Basically what I did was that trying to predict the spoiler by using the sentence column itself at first, then looking around how the trope and page column related to the sentence column. What I found is that page column has the worst correlation to predict spoiler. In the case5 and case6, it seemed the model got improved quite a bit. However, in case6, there might be a bit overfitting by looking at the difference between the prediciton accuracy and test accuracy. The cross validation with five folds were preformed in this study.
There are few other ways in the future to work around, for instance, gather additional training data and add more features (media genres) so we will have a bigger training pool.

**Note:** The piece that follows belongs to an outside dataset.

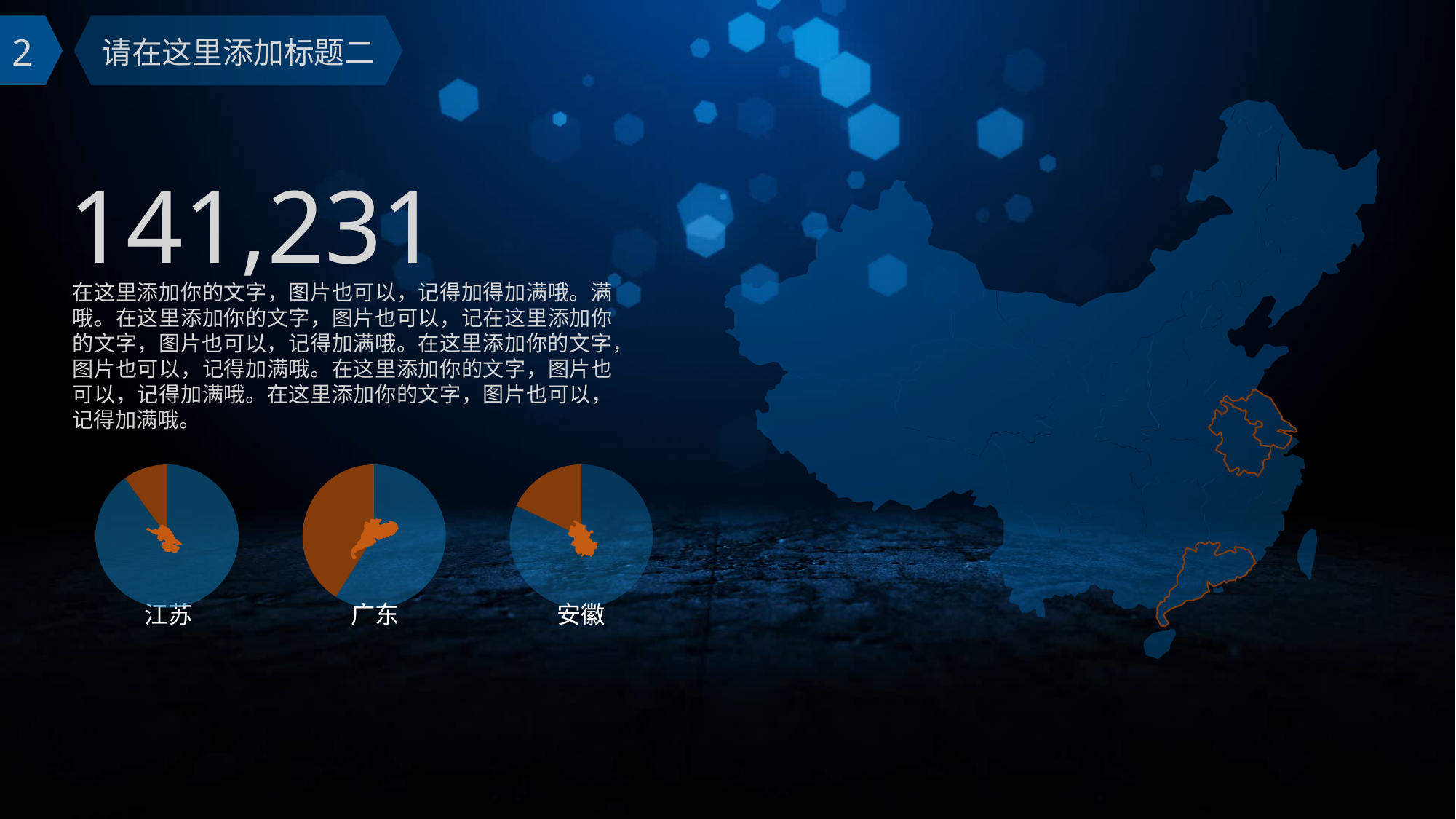
Is the orange slice larger in the 安徽 pie chart or the 江苏 pie chart? 安徽 Which pie chart has the largest orange slice? 广东 What kind of chart is used for 江苏, 广东 and 安徽 on the slide? pie chart Is the orange slice larger in the 广东 pie chart or the 安徽 pie chart? 广东 How many slices does each pie chart have? 2 Which pie chart has the smallest orange slice? 江苏 What is the label under the rightmost pie chart? 安徽 How many pie charts are shown on the slide? 3 What is the label under the leftmost pie chart? 江苏 Is the orange slice larger in the 广东 pie chart or the 江苏 pie chart? 广东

In general, there are some baseline features. For instance, the most straightforward features are the words present in the sentence. Also unigram and bigram features play a role in predicting the model, generally speaking, bigram performs better than uniform which makes sense because bigram uses consecutive pairs of tokens and results in a much bigger feture space. Below is the top seven unigram and bigram features based on the coefficient values.

|$\texttt{Unigram}$ | $\texttt{Bigram}$ | 
|:----:|:----:|
|killed	|the end  |
|freya 	|with the  |
|dies 	|the season |
|Harvey	|turns out  |
|turns	 |to kill  |
|morgana  |	in the  |

                                                                                                                                                                                                                                                                 
|$\texttt{}$|$\texttt{# of features}$ | $\texttt{Accuracy}$ | 
|:----:|:----:|
|Unigram	|19080	| 0.657 |
|Bigram	    |139022	|  0.670 |

Based on the number of features and accuracy shown above, bigram features is better at capturing contextual information with a larger feature space. 

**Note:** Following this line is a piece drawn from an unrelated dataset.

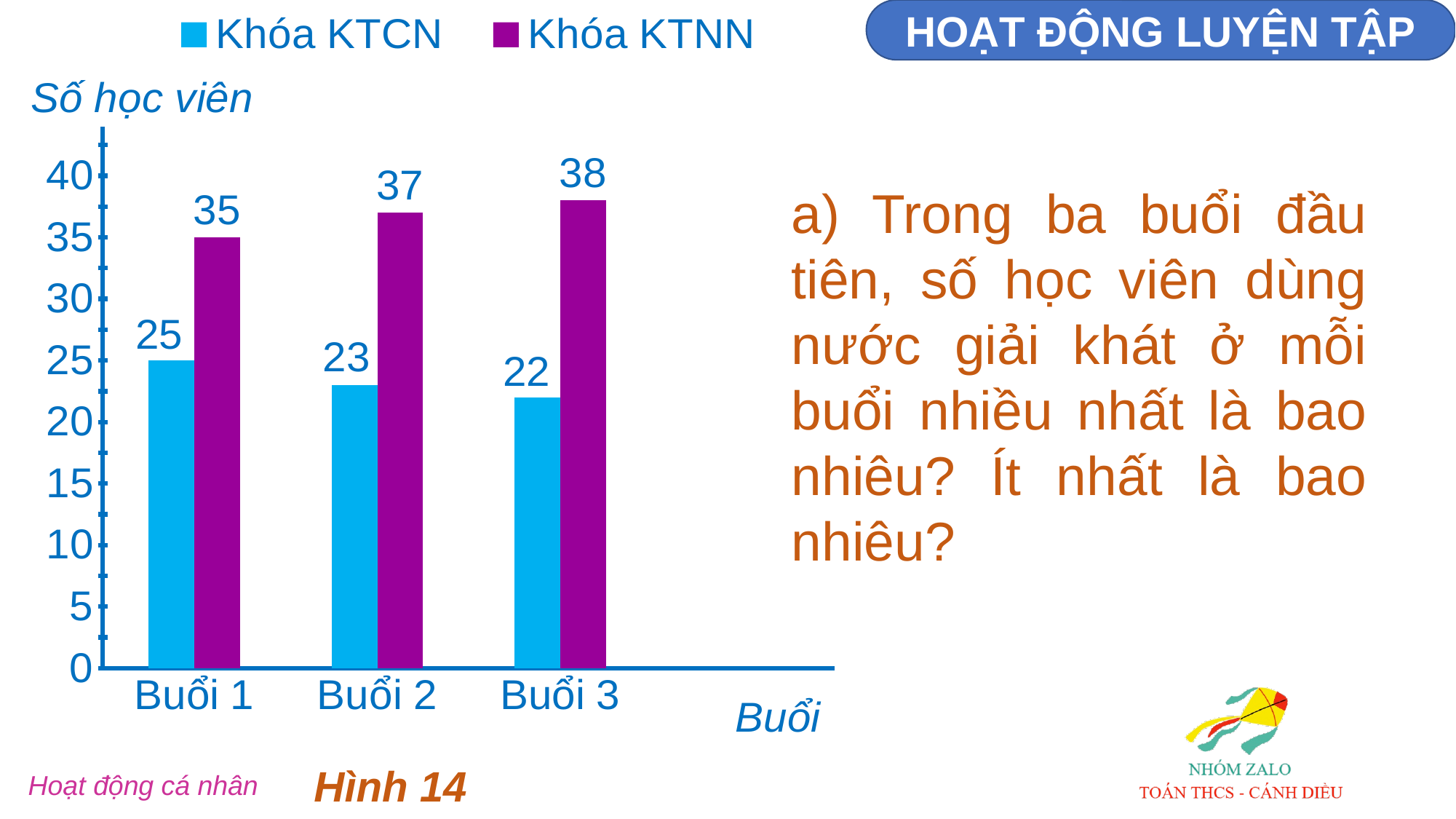
How many series does the legend list? 2 What is the difference between Khóa KTNN and Khóa KTCN in Buổi 1? 10 Which session (Buổi) has the highest value for Khóa KTNN? Buổi 3 What is the value for Khóa KTCN in Buổi 1? 25 How many sessions (Buổi) are shown on the x axis? 3 What is the label of the vertical axis? Số học viên Is the value for Khóa KTNN in Buổi 3 greater or less than 30? greater What is the value for Khóa KTNN in Buổi 2? 37 Which session (Buổi) has the lowest value for Khóa KTCN? Buổi 3 What kind of chart is shown on the slide? bar chart Which is larger in Buổi 2: Khóa KTCN or Khóa KTNN? Khóa KTNN What is the value for Khóa KTCN in Buổi 3? 22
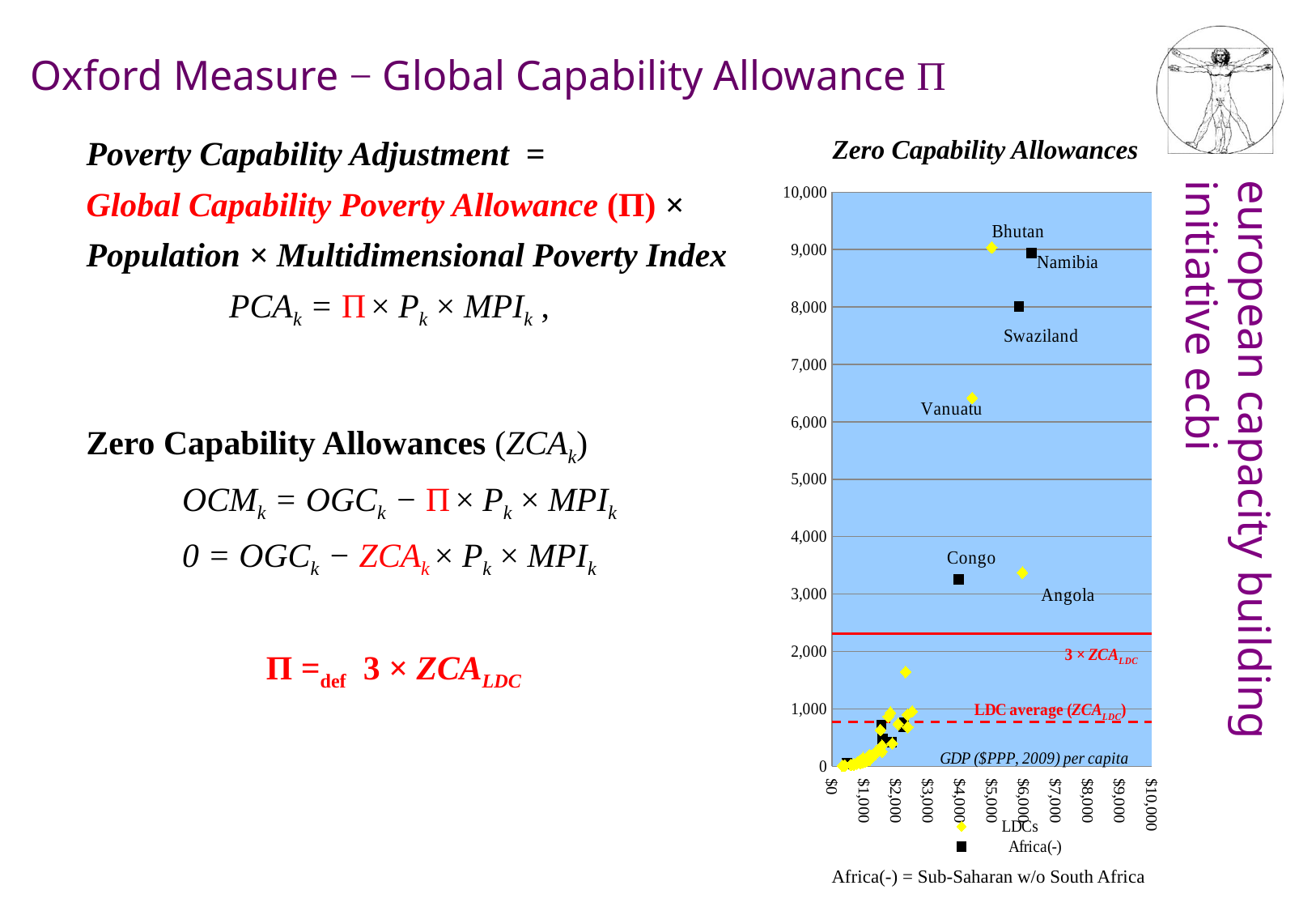
What kind of chart is shown under the title 'Zero Capability Allowances'? scatter chart In the 'Zero Capability Allowances' chart, is the value for Vanuatu greater or less than 6,000? greater In the 'Zero Capability Allowances' chart, which has the higher value, Swaziland or Angola? Swaziland In the 'Zero Capability Allowances' chart, is the value for Congo greater or less than 4,000? less How many series does the legend of the 'Zero Capability Allowances' chart list? 2 In the 'Zero Capability Allowances' chart, is the value for Swaziland greater or less than 7,000? greater What is the x-axis label of the 'Zero Capability Allowances' chart? GDP ($PPP, 2009) per capita What are the two series named in the legend of the 'Zero Capability Allowances' chart? LDCs and Africa(-) In the 'Zero Capability Allowances' chart, which has the higher value, Bhutan or Vanuatu? Bhutan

Adding couple features is better than just using the baseline model, however, there is still errors. For example,              
* *The first episode deals with  one of the season 1 bad guys getting killed by an  Eldritch Abomination  with telekinesis!* Our model incorrectly predict this as  a non-spoiler. It has the word, killed, the season, however, if you look at the corresponding trope column in the whole training set,  the spoiler predicts as not a spoiler. That is, our classifier is not able to leverage trope information contained in the sentence. In this case, we need more features, for instance, media genre to  improve the model.          

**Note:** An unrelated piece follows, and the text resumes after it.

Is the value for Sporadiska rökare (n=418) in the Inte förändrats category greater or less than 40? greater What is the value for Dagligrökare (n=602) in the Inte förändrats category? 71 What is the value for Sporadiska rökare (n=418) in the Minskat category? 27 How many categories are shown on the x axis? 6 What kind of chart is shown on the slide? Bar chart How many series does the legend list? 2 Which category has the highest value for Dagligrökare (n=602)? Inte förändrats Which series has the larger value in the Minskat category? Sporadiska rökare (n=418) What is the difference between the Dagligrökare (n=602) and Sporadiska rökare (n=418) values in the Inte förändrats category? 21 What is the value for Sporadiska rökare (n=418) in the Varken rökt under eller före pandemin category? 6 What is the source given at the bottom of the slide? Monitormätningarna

* *After combing the feature together, Even after she returns in the middle of the charade.* Our classifier incorrectly predicted this sentence as  a spoiler. The reason is that the trope in which the sentence is categorized predicts more spoiler. In this case, filtering the original data is very necessary.                                                                                      

* *Detective Paxson's partner, although not killed, was the one to take the fall for a political trap Michael set up for her.* our classifier predicted it as a spoiler because it got distracted by kill related words. However, this sentence is emphasizing the fact instead of the killing. 

Conclusion : Many sentences were mis-categorized because the lack of effective training data. Data cleaning should be performed in the very beginning. In this case adding features is definitely helpful in terms of enhancing the model accuracy, and what features should be added needs to be carefully filted to avoid overfitting.